Now that we understand what Markov Chains are, we need to know how to formulate them. We will not be discussing any mathematical details. We will just see how we can specify the model so that we can use it to build a nice system by applying it to the real world. Let’s say we are conducting an experiment where it can have ‘n’ states. When you start the process, it starts in one of these states and keeps jumping from one state to another until you stop. Pretty straightforward! Let’s denote each state by Si, where i can take values between 1 and n. So when we are in Si, it can jump to another state Sj with a certain probability. This is called transition probability.

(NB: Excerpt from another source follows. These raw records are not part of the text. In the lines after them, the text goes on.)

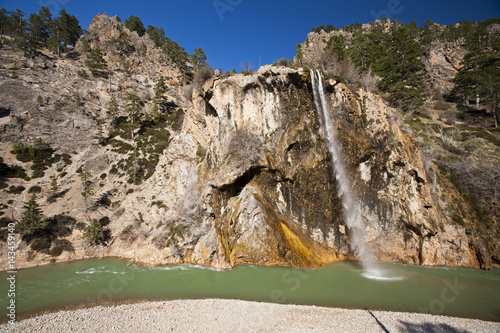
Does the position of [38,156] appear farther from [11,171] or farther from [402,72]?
[402,72]

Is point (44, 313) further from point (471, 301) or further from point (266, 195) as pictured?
point (471, 301)

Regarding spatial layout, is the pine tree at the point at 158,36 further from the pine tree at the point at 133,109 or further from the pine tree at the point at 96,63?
the pine tree at the point at 133,109

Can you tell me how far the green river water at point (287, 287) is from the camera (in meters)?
11.7

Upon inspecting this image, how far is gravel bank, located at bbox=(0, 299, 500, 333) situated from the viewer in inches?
366

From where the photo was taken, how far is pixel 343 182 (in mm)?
20094

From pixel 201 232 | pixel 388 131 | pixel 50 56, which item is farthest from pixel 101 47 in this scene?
pixel 388 131

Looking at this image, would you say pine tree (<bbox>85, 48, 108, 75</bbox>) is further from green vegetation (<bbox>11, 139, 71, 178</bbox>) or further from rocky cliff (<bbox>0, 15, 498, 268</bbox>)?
rocky cliff (<bbox>0, 15, 498, 268</bbox>)

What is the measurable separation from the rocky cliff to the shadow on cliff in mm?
7696

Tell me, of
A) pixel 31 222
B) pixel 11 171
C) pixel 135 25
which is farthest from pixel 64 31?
pixel 31 222

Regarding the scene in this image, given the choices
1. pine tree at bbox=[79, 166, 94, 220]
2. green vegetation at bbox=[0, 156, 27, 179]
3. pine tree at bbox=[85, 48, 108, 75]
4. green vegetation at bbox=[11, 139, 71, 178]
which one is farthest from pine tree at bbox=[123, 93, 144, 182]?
pine tree at bbox=[85, 48, 108, 75]

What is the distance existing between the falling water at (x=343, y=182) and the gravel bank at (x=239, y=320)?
7100 mm

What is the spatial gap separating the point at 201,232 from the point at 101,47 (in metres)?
67.8

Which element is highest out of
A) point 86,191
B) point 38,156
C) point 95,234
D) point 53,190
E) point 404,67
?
point 404,67

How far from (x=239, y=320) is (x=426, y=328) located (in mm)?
8028
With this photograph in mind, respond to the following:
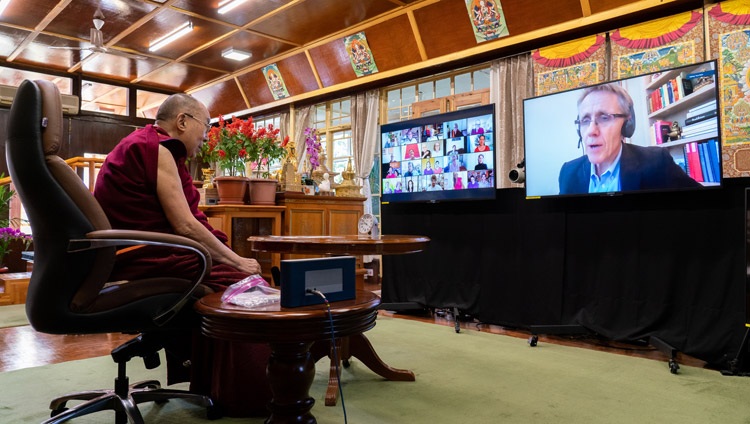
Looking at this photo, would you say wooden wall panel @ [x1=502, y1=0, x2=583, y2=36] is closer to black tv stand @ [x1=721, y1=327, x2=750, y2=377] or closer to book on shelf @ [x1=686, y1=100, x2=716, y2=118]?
book on shelf @ [x1=686, y1=100, x2=716, y2=118]

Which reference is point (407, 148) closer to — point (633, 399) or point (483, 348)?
point (483, 348)

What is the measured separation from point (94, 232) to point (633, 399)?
2.10 m

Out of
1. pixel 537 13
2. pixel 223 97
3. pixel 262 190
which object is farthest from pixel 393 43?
pixel 223 97

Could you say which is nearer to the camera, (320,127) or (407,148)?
(407,148)

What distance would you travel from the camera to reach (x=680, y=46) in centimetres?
372

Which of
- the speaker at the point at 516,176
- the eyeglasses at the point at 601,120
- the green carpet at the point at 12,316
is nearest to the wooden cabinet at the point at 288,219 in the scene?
the speaker at the point at 516,176

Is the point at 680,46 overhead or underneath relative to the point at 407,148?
overhead

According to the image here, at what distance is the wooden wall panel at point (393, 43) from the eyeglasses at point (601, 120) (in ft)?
8.37

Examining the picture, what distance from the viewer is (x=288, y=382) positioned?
1.30 metres

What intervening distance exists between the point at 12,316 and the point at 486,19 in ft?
15.7

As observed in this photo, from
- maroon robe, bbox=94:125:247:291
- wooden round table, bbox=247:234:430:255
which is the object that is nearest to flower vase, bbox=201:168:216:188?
maroon robe, bbox=94:125:247:291

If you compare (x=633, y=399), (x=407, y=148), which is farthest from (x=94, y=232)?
(x=407, y=148)

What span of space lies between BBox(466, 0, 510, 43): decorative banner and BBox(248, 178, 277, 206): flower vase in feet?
8.08

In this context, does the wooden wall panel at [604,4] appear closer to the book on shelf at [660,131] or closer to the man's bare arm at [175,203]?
the book on shelf at [660,131]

The interesting thing to note is that we can construct a nice matrix denoting these jumps. For each state, we can specify the probability of jumping to every other state (including itself). This results in a square matrix where each value specifies the probability of jumping from one state to another as given by the row and column number. This is called the transition matrix. Whenever we start the process, we usually know all the values of this matrix.
Real life example
Markov Chains are extensively used in computer vision, natural language processing, genetics, artificial intelligence, economics, finance, stock markets, etc. In fact, Markov Chains are so fundamental that they pretty much occur everywhere in fields pertaining to modern science and technology. To demonstrate the model, let’s look at a very simple example. Let’s say your job requires you to travel between three cities; San Francisco, Los Angeles and Boston. Ideally, you would like to minimize the traveling time. Keeping that in mind, let’s say the we have the following probabilities in place where P(X -> Y) indicates the probability of moving from city X to city Y:
P(SF -> SF) = 0.10 P(SF -> LA) = 0.70 P(SF -> Boston) = 0.20 P(LA -> LA) = 0.15 P(LA -> SF) = 0.75 P(LA -> Boston) = 0.10 P(Boston -> Boston) = 0.05 P(Boston -> SF) = 0.60 P(Boston -> LA) = 0.35
If you want to represent this with a transition matrix, it would look like this:
SF LA Boston SF 0.10 0.70 0.20 LA 0.75 0.15 0.10 Boston 0.60 0.35 0.05
Okay so we have a bunch of probabilities and we have a matrix. It’s not all that interesting, right? Well, that’s because we haven’t seen the problem yet. Now let’s say you start your journey on Monday from San Francisco and you have to plan something on Thursday. But that will depend on where you are. What’s the probability that you will be in Los Angeles on Thursday? This table will help us figure it out. If you don’t have a Markov Chain to model this, you will not know what your travel looks like and if you carefully compute it, we can say with a good amount of certainty that you will be city X on a particular day. If we denote the transition matrix by P and the current day by X, then Xi+1 = XiP. So in our case, Thursday is 3 days away from Monday. So by recursively substituting the values, we get Xi+3 = XiP3. If you do all the matrix calculations, then you will see that you will get the following probabilities for Thursday:
P(SF) = 0.31 P(LA) = 0.53 P(Boston) = 0.16
As we can see, there is a higher chance of being in LA than in any other city. If we know how these probabilities are for each day, then we can plan everything accordingly, as opposed to taking blind guesses.